Broadcasting
Mathematical operations are applied to arrays in numpy
in the same way as we are used to in mathematics. If the operands have different (formally incompatible) forms, the smaller of the two operands is added according to a fixed scheme so that the operation becomes possible. This process is called broadcasting.
The simplest case is the addition of a scalar to an array. Here, the scalar is added to all elements of the array:
np.array([1, 2, 3]) + 1 # array([2, 3, 4])
If the dimensions match exactly, the operation is carried out element by element:
np.array([1, 2, 3]) + np.array([4, 5, 6]) # array([5, 7, 9])

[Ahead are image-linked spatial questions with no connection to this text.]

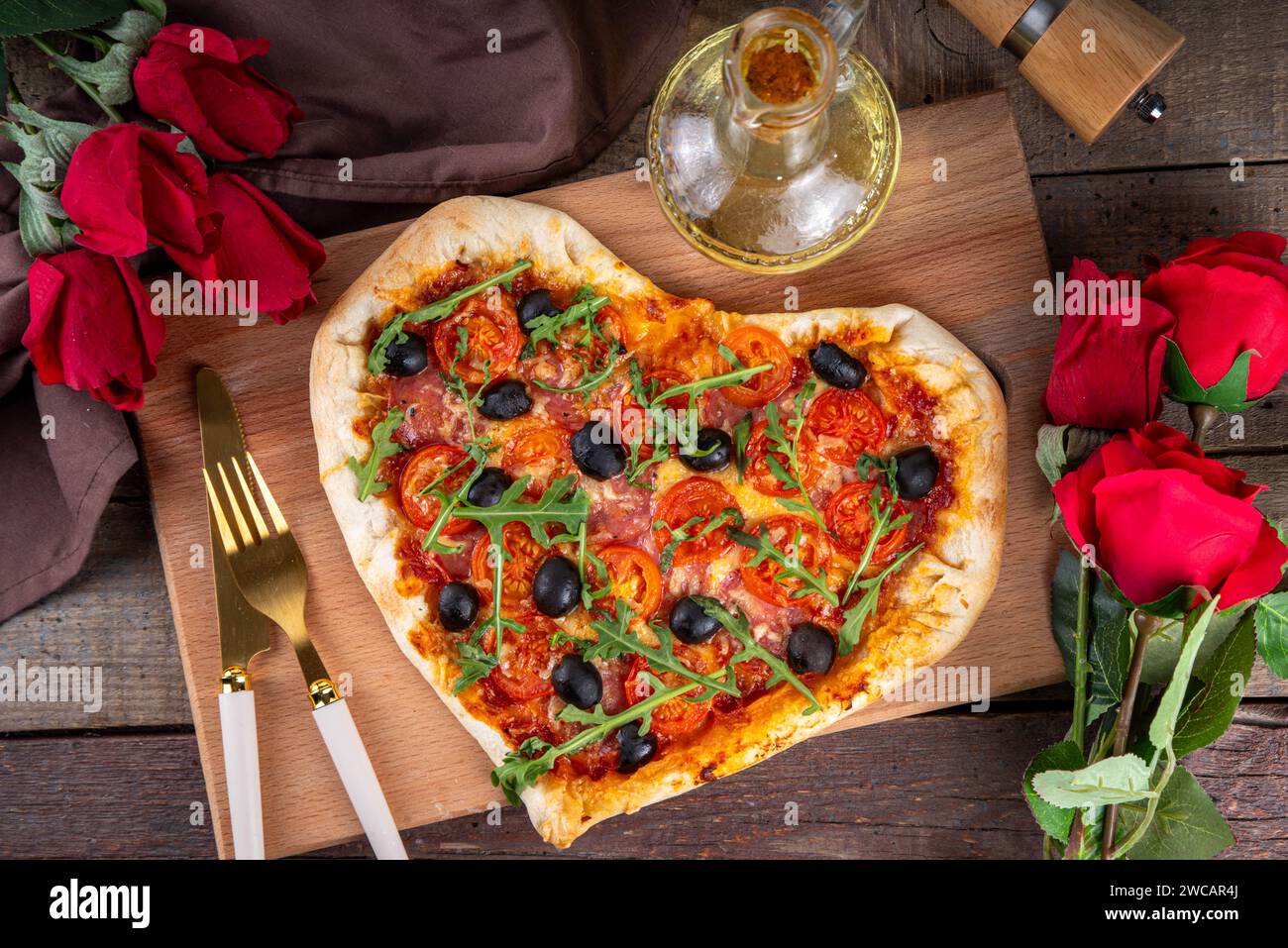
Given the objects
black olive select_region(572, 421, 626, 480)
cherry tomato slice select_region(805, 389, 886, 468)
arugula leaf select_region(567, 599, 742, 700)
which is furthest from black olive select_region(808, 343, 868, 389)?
arugula leaf select_region(567, 599, 742, 700)

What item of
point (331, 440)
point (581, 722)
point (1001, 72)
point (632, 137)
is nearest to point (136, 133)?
point (331, 440)

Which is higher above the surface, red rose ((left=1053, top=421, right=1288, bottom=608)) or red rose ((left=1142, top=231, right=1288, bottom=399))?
red rose ((left=1142, top=231, right=1288, bottom=399))

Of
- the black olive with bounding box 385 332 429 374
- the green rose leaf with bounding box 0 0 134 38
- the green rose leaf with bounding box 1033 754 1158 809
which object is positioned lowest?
the green rose leaf with bounding box 1033 754 1158 809

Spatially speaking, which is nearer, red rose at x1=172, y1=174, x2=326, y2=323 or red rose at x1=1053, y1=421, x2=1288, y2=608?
red rose at x1=1053, y1=421, x2=1288, y2=608

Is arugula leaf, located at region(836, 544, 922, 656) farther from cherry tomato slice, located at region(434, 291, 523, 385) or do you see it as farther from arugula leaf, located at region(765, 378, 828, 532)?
cherry tomato slice, located at region(434, 291, 523, 385)

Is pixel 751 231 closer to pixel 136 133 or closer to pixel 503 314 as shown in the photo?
pixel 503 314

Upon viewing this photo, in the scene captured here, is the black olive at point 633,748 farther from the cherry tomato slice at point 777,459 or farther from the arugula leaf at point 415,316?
the arugula leaf at point 415,316

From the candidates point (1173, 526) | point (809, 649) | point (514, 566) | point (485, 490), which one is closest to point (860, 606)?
point (809, 649)
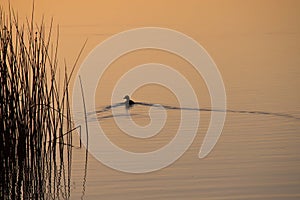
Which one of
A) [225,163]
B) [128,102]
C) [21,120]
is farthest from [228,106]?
[21,120]

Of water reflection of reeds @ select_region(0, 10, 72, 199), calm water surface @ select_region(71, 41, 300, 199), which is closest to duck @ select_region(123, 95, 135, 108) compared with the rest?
calm water surface @ select_region(71, 41, 300, 199)

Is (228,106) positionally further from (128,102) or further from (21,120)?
(21,120)

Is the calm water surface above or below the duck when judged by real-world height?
below

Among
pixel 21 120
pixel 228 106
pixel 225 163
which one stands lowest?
pixel 225 163

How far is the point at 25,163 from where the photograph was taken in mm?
4133

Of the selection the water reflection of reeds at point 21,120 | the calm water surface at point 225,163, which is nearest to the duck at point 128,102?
the calm water surface at point 225,163

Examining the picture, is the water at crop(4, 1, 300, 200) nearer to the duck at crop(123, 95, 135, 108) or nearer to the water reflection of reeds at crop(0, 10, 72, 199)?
the duck at crop(123, 95, 135, 108)

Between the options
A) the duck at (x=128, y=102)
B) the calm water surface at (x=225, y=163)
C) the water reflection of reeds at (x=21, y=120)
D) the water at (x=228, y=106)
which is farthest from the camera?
the duck at (x=128, y=102)

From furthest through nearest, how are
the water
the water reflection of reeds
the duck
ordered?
1. the duck
2. the water
3. the water reflection of reeds

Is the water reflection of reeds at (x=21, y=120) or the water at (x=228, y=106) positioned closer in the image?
the water reflection of reeds at (x=21, y=120)

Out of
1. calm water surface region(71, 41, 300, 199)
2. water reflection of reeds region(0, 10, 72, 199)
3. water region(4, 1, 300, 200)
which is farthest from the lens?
water region(4, 1, 300, 200)

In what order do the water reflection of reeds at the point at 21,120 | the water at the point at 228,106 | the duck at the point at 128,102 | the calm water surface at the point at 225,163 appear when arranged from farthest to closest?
the duck at the point at 128,102
the water at the point at 228,106
the calm water surface at the point at 225,163
the water reflection of reeds at the point at 21,120

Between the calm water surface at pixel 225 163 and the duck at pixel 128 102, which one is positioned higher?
the duck at pixel 128 102

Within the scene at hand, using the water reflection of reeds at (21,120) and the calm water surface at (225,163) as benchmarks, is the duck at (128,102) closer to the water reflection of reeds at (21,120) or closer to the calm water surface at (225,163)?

The method is also used in higher dimensions and is carried out in the following steps:
- The dimensions of two arrays are compared pairwise in reverse order.
- For each pair, either both dimensions must be the same or one of the two dimensions must have the value 1. If both dimensions are equal, the operation is performed element by element. If one of the two dimensions is 1, the array in this dimension is filled with copies of the only value in the array and the operation is then carried out element by element.
- For all remaining dimensions, the array with the smaller dimension is completed using dimensions with only one element so that the number of dimensions matches.
An example:
np.identity(3) + np.array([1, 2, 3]) # array([[2., 2., 3.],
# [1., 3., 3.],
# [1., 2., 4.]])
Here, the array np.identity(3)
has the dimensions (3, 3) and the array np.array([1, 2, 3])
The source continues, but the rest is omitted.